Quote:
Originally Posted by Blue37
Do you do it on incomplete 4th down passes and 4th down plays where the line to gain was not achieved?
|
In the USAn codes, that reverses A's & B's restraining lines, and at least theoretically the down box and back stick of the chain should go on B's line, which should result in moving them the length of the ball in the case of the incomplete pass. In Canadian codes there's only one "line of scrimmage" so it would not move in case of the incomplete pass; rather, the spotting of the ball would be reversed to keep its foremost point the same.
In 1980 I put the following situation to Brice Durbin at the Fed office in Kansas City. (I kept calling him "Bruce", thinking I was mishearing his name. He was the first Brice I ever heard of.):
3rd down, A's runner carries the ball with its long axis perpendicular to the sidelines to a spot such that it barely gets entirely into the field of play. The ball is spotted according to its foremost point, then made RFP by rotating it with its long axis parallel to the sidelines, leaving the rearmost point of the ball in A's end zone. 4th down, A's legal forward pass is incomplete. Do you now award a TD to B, because the ball's spotted as per the previous down, part of it in A's end zone?

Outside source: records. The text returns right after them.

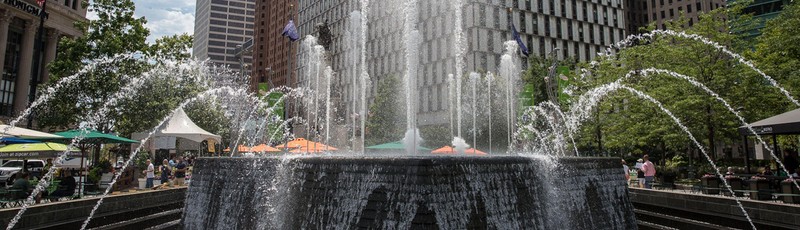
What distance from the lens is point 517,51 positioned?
61938mm

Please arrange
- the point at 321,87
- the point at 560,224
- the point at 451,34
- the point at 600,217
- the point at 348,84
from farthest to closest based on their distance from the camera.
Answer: the point at 348,84 < the point at 321,87 < the point at 451,34 < the point at 600,217 < the point at 560,224

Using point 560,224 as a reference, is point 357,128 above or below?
above

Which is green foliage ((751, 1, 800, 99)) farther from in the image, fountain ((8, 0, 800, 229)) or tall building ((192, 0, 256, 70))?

He answered that that's why they tell their officials to always ready the ball in such a way as to be entirely in the field of play. Presumably following the 3rd down run above, the back end of the ball would be used as the rotation point instead of its front.
Situation doesn't arise in Canadian football, where the ball is always readied with its entirety outside either team's 1 yard line, and where there's only one "line of scrimmage" anyway. (Maybe that's why their rules refer to "point" instead of "spot" -- the ball is literally on a geometric point rather than occupying space.) B's restraining line is 1 yard their side of the LOS.